Table 1: 8800 GTX vs. 8800M GTX

|              | 8800 GTX |         | 8800M GTX |         |
|--------------|----------|---------|-----------|---------|
| Operation    | GFLOP/s  | GFLOP/W | GFLOP/s   | GFLOP/W |
| Cholesky     | 10.46    | 0.059   | 7.41      | 0.116   |
| Weight Solve | 9.77     | 0.055   | 6.55      | 0.102   |
| Covariance   | 113.33   | 0.640   | 62.86     | 0.982   |

Figure 3 describes the relative processing times for the various processing steps of our IR STAP application. This diagram shows that two bottlenecks that were common with earlier GPU implementations, namely CPU/GPU memory transfers and scatter/gather operations, have been overcome in our implementation. Prior to CUDA, GPUS were programmed with shader programming languages that required frequent CPU/GPU memory transfers and often limited the programmer's ability to perform scatter/gather operations. Using CUDA we were able to implement our application such that it requires few memory transfers and performs a gather step (detection gather) very rapidly. In our implementation the transfer and detection steps only take 7% and 1% of our overall processing time.



Figure 4 shows that GPU based matrix multiplication operations exhibit significant improvements to the power/performance ratio over both traditional CPU based architectures as well as to IBM Cell architectures.



Figure 4: GFLOPs per Watt for Multiplication on Various Architectures<sup>1</sup>

The performance and performance/power ratios of our various kernels will be discussed in greater detail in our presentation.

#### Conclusions

Many of the limitations that previously existed to GPU programming have been overcome with modern programming tools such as CUDA. With CUDA a wide variety of applications and types of parallelism can be exploited with excellent performance and little CPU/GPU transfer overhead.

In addition GPU's offer excellent performance/power ratios and the ability to scale power consumption up or down by using different GPU parts (mobile vs. desktop) which make them well suited for low power high performance applications.
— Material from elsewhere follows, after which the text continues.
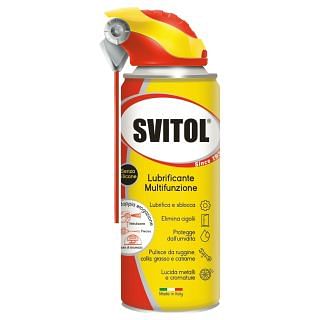 Multi-purpose lubricants AREXONS SVITOL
With these improvements to development tools and their excellent power characteristics GPUs are becoming competitive with FPGA and DSP processors for DSP applications.

#### References

- [1] D. Healy, D. Braunreiter, J. Sillaci, D. Boe, J. Furtek, and X.Sun, "DARPA STAT BOY: Fast Hybrid QR-Cholesky Factorization and Tuning Techniques for STAP Algorithm Implementation on GPU Architectures", *HPEC* 2007 *Workshop*, Lexington, MA, September 2007
- [2] GPU Sgemm Implementation, Vasily Volkov, NVIDIA CUDA Forums, http://forums.nvidia.com/index.php?showtopic=47689
- [3] NVIDIA Corporation, "NVIDIA CUDA Compute Unified Device Architecture Programming Guide", Version 1.1, June 2007

<sup>1</sup> GPU matrix multiplication results generated with SGemm implementation by Vasily Volkov [2]

Figure 3: IR STAP execution profile.